15 Aralık 2012 Cumartesi günü Edebifikir müdavimleri Onur Peyk, Davut Bayraklı ve Muharrem Cezbe birlikte Piyer Loti’de kahve içtiler, Üstad Necip Fazıl Kısakürek‘ün mezarını ziyaret ettiler. Eyüpsultan‘da fatiha okudular. Akabinde kervanın ucunu Kadıköy’e doğru çevirdiler. Kadıköy‘de onları Sulhi Ceylan bekliyordu.
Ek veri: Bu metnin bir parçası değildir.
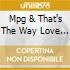 MPG & THAT'S THE WAY LOVE IS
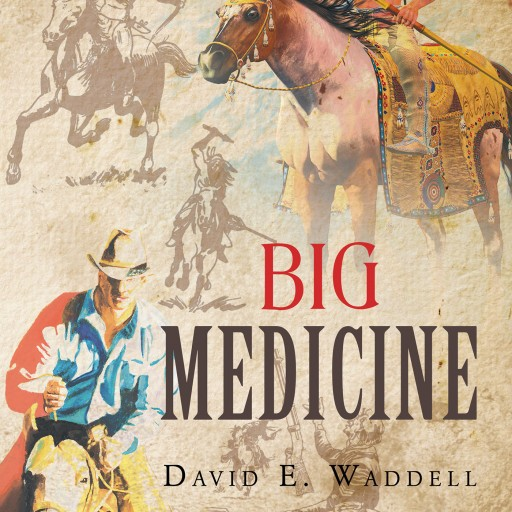 "David E. Waddell's New Book ""Big Medicine"" is a Thrilling Story of the American West, Indians, Captives, and a Mysterious Book That Could Hold All of the Answers."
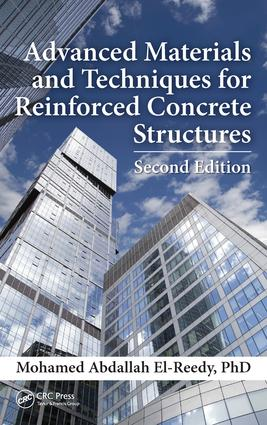 Advanced Materials and Techniques for Reinforced Concrete Structures: 2nd Edition (Hardback) book cover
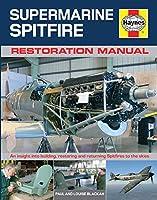 Supermarine Spitfire Restoration Manual: An Insight into Building, Restoring and Returning Spitfires to the Skies (Haynes Restoration Manuals)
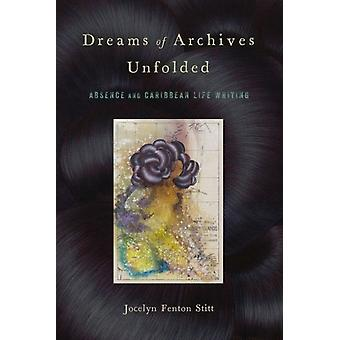 Dreams of Archives Unfolded  Absence and Caribbean Life Writing by Jocelyn Fenton Stitt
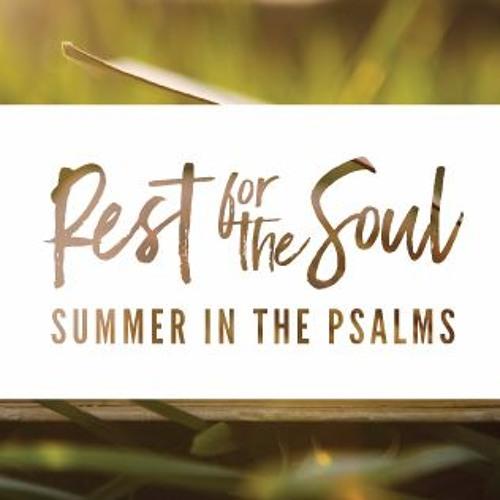 """Psalm 63 """"Satisfied Soul"""" [06.19.2016]"""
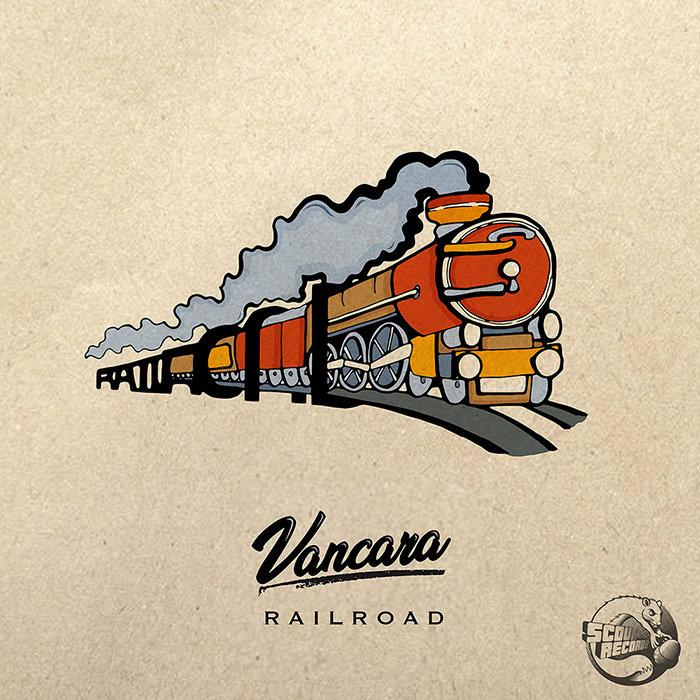 VANCARA - Railroad EP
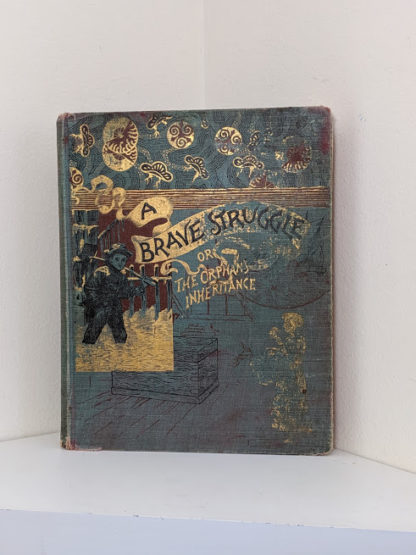 1886 A Brave Struggle - The Orphanes Inheritance by John S. Locke published by McLoughlin Brothers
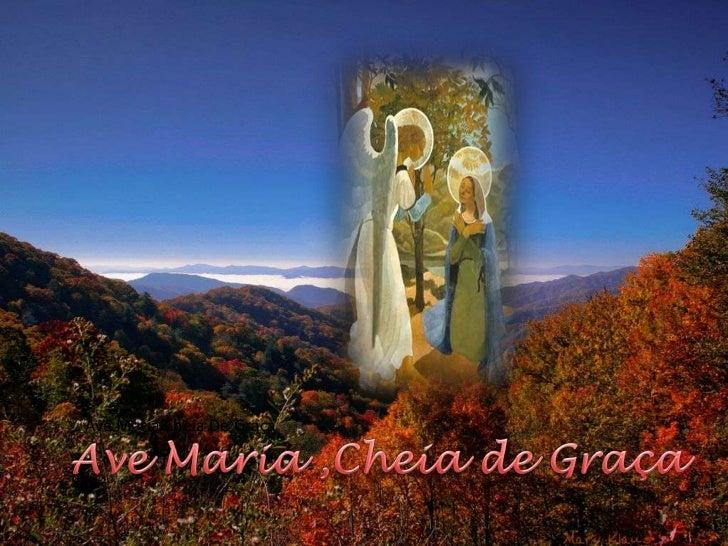 Ave Maria Cheia De Graça<br />Ave Maria ,Cheia de Graça<br />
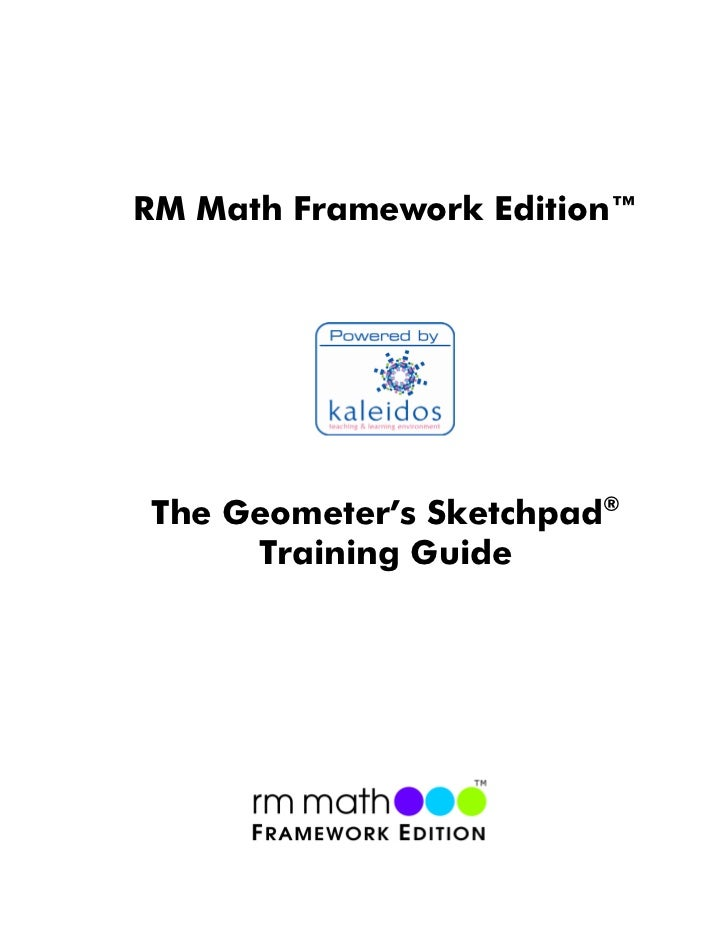 RM Math Framework Edition™The Geometer's Sketchpad®     Training Guide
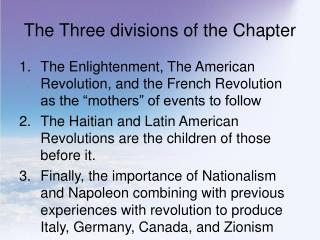 The Three divisions of the Chapter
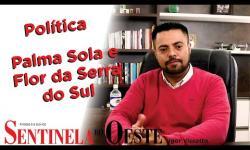Política em Palma Sola e Flor da Serra do Sul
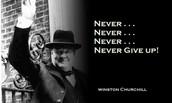 Never never never, never give up! -Winston Churchill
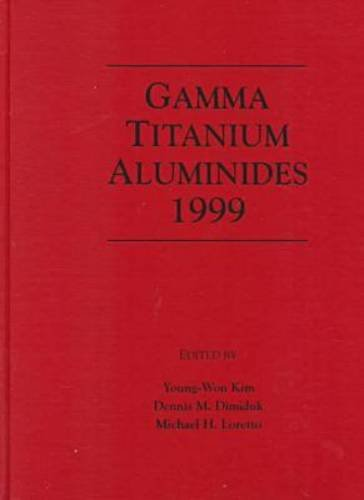 9780873394512: Gamma Titanium Aluminides 1999: Proceedings of a Symposium Sponsored by the Mpmd and Smd Divisions of the Minerals, Metals & Materials Society (Tms), Held During the 1999 Tms Annual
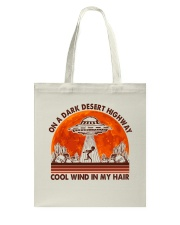On A Dark Desert Highway Tote Bag thumbnail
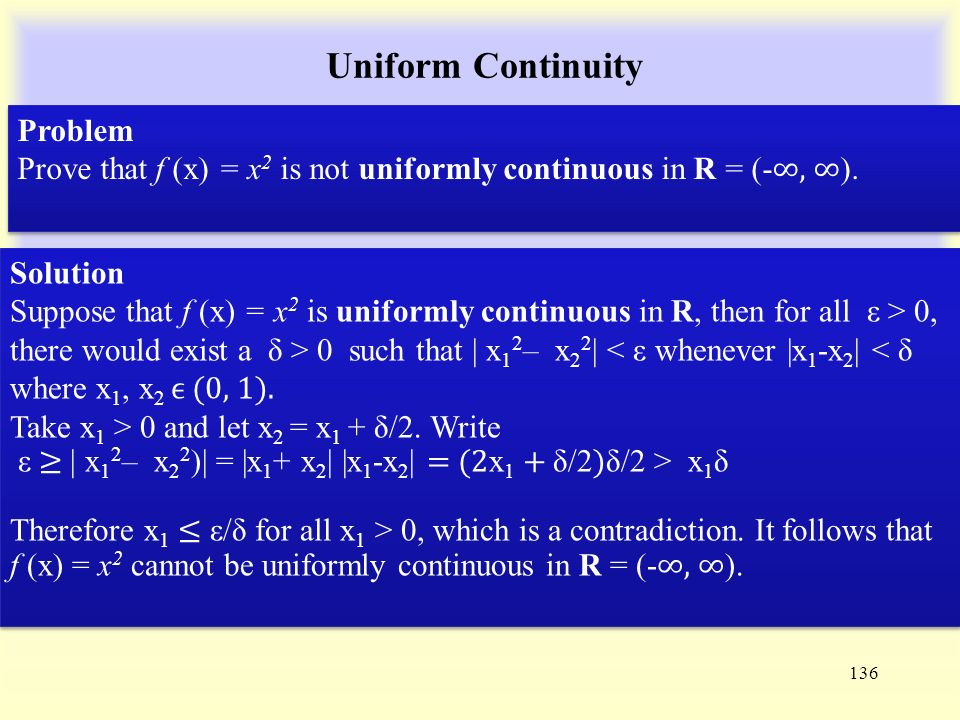 Uniform Continuity 136 Problem Prove that f (x) = x 2 is not uniformly continuous in R = (- ∞, ∞ ).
* Son günlerde dalgınlığı ve süzgünlüğü ile dikkat çeken Davut Bayraklı, Eyüpsultan’da mahzun bir şekilde ibadet ederken yanında Edebifikir’in yükselen yıldızı, kıymetli yazar Onur Peyk bulunuyordu. Üstad Muharrem Cezbe, bezdirici İstanbul trafiğinden kurtulup Eyüpsultan’a kavuşunca ikindiyi kılıp “Haydin gençler!” diye ekibi yola revan kıldı.
* Kıymetli Onur Peyk’in yakınmaları ve sıkıntıları, hani neredeyse Davut Bayraklı’ya rahmet okutacak cinstendi.
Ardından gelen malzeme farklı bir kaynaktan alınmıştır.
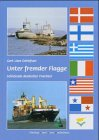 Unter fremder Flagge: Schicksale deutscher Frachter
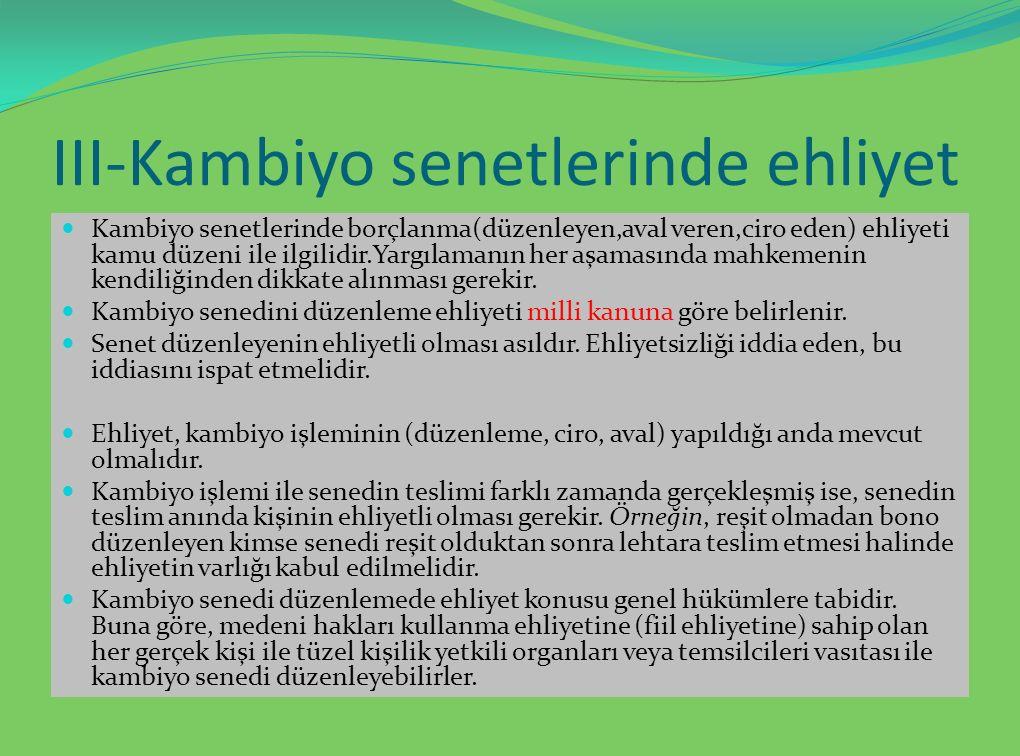 III-Kambiyo senetlerinde ehliyet Kambiyo senetlerinde borçlanma(düzenleyen,aval veren,ciro eden) ehliyeti kamu düzeni ile ilgilidir.Yargılamanın her aşamasında mahkemenin kendiliğinden dikkate alınması gerekir.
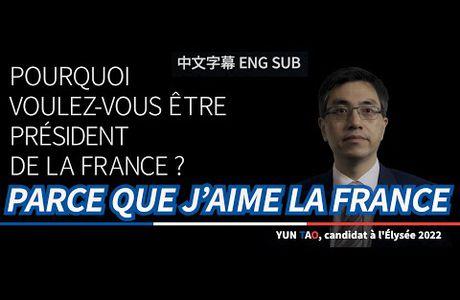 Pourquoi Yun Tao veut-il être président de la France ? Présidentielle 2022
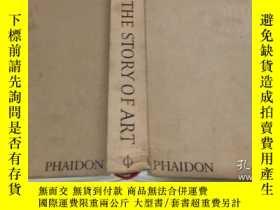 二手書博民逛書店THE罕見STORY OF ART 藝術的故事 精裝Y23200 E.H.Gombrich PHAIDON
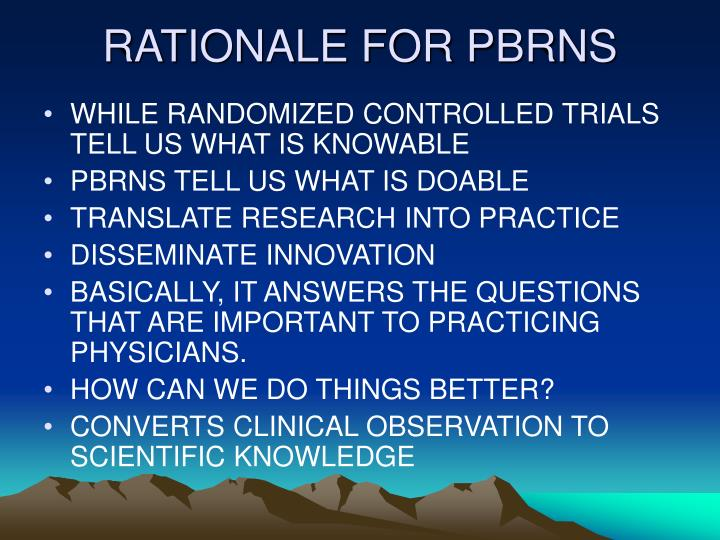 RATIONALE FOR PBRNS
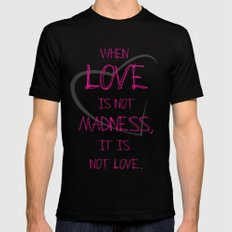 When love is not madness, it is not love Black MEDIUM Mens Fitted Tee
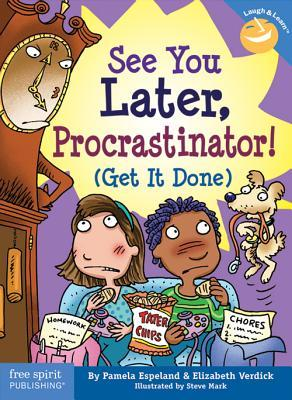 See You Later Procrastinator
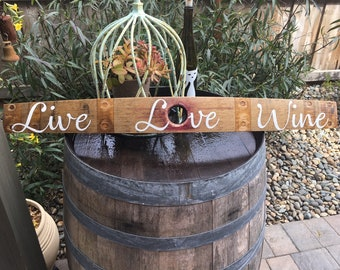 Love the Wine your With.  Handmade wine lover savings on Napa Valley wine staves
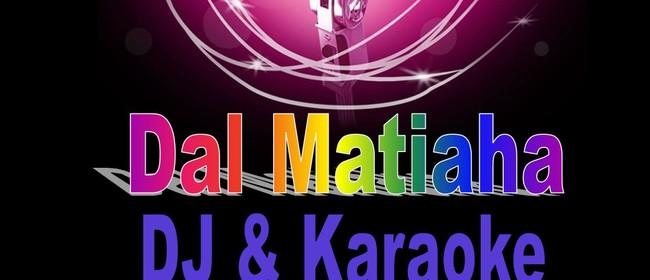 Dal Matiaha DJ & Karaoke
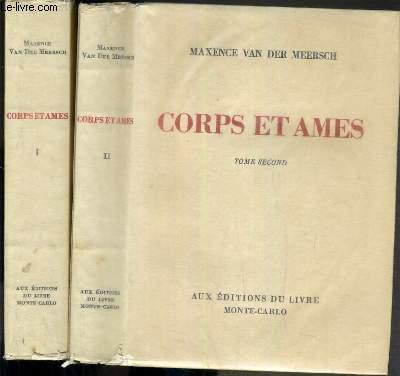 CORPS ET AMES - 2 TOMES - 1 + 2 / TOME I. ENCHAINE A TOI-MEME - TOME II.QU'UN AMOUR T'EMPORTE ! - EXEMPLAIRE N°2427 / 3000 SUR VELIN BLANC.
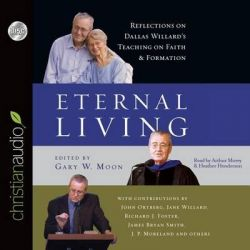 Eternal Living, Reflections on Dallas Willard's Teaching on Faith and Formation Audio Book (Audio CD) by Professor Dallas Willard, 9781610459754. Buy the audio book online.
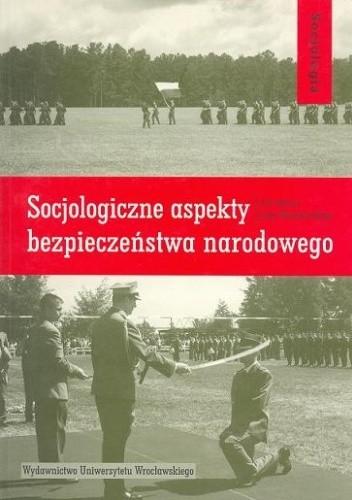 Okładka książki Socjologiczne aspekty bezpieczeństwa narodowego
* Karnımız iki lokma taam görsün diye Eyüpsultan’da yana yöne seyirten ekip nihayet bir mütavazı sofrada nefeslendi. Her ne kadar yemekleri ısmarlayıp cömertliğini gösterse de Davut Bayraklı’nın kendi midesine hiç cömert davranmadığı ve benzinin iyice solgunlaştığı gözlerden kaçmıyordu.
* Eyüpsultan’daki tarihî Eyüpsultan’ın tersim eden kareler üstad Muharrem Cezbe’nin gözlerini buğulandırdı. AncakEdebifikir ekibine bir şey hissettirmemeyi başardı.
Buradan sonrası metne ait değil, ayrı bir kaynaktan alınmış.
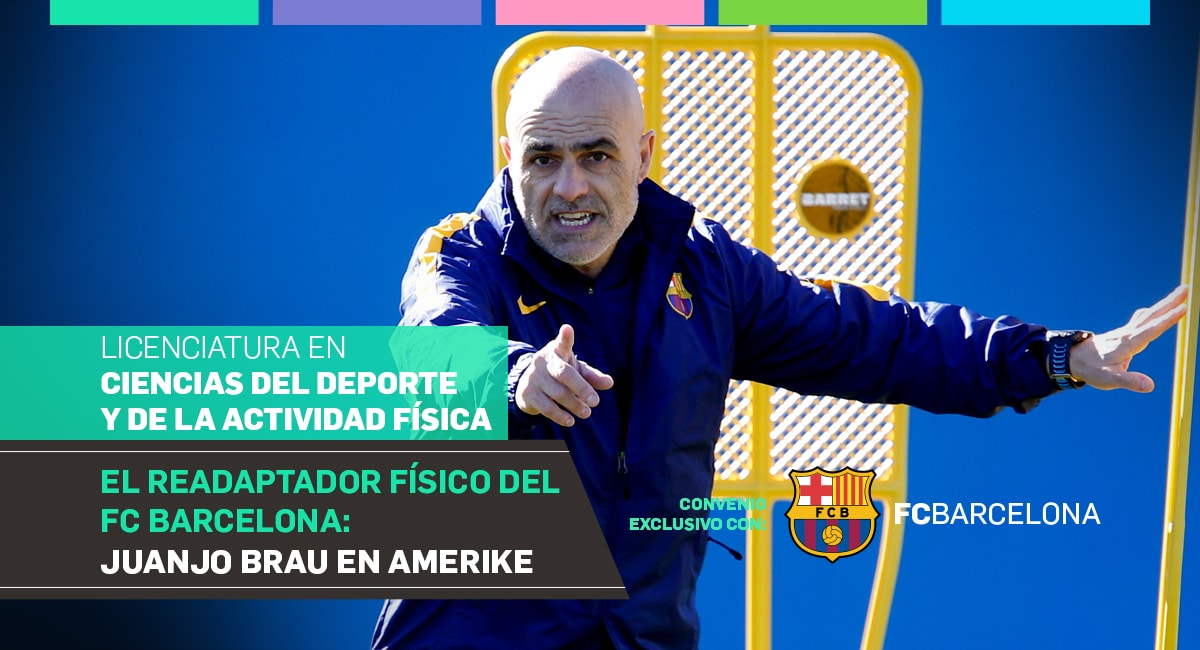 El Readaptador Físico Del FC Barcelona: Juanjo Brau En Amerike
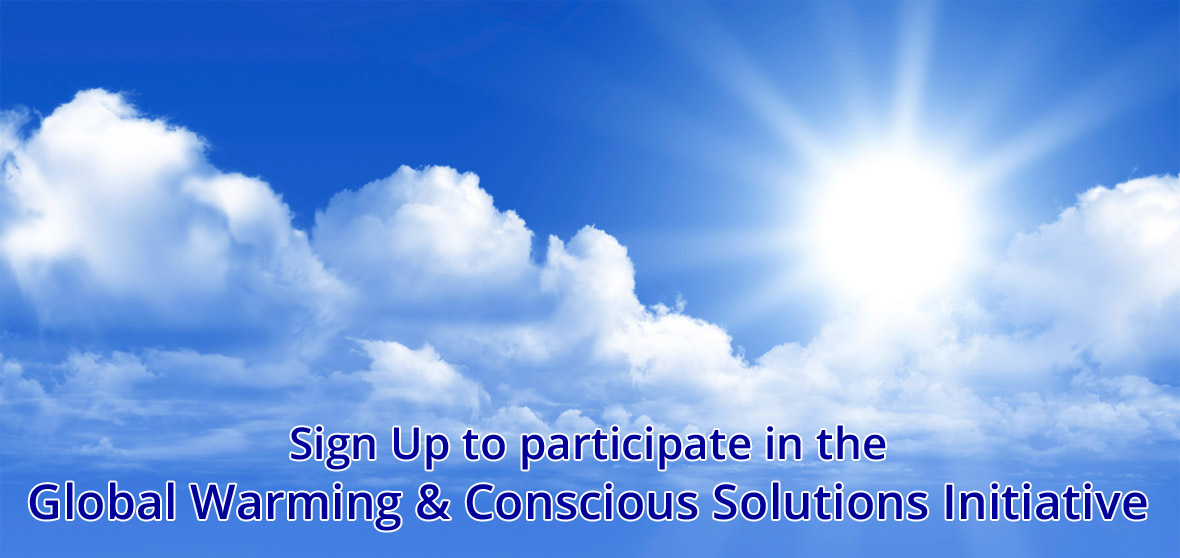 Sign Up to participate in the Global Warming & Conscious Solutions Initiative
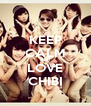 KEEP CALM AND LOVE CHIBI - Personalised Poster A4 size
* Eski mezar taşlarına hayli ilgi gösteren Onur Peyk’in bu konuda yazılar çıkaracağı düşünüldü. Onur Peyk’in dediğine göre İkinci Mahmut‘un hışmından kurtulan birkaç Yeniçeri mezarı Haliç’e bakan bu sırtlarda yatıyormuş.
* Ulema ve üdeba ve de ehl-i gönülden pek çok şahsiyetin mezarının burada olduğu görüldü. Bazı rütbeli askerlerin mezar taşında “ruhuna fatiha” yazarken bazılarında yazmayışı yazarlarımız tarafından hayret ve dikkat şayan bir vakıa olarak kayıt edildi.
* Baki, İdris-i Bitlisî, Ahmet Kabaklı, Mareşal Fevzi Çakmak, Esad Coşan, Arvasî ailesinden pek çok isim mezarlıkta ismine tesadüf edilen meşhur şahıslardı.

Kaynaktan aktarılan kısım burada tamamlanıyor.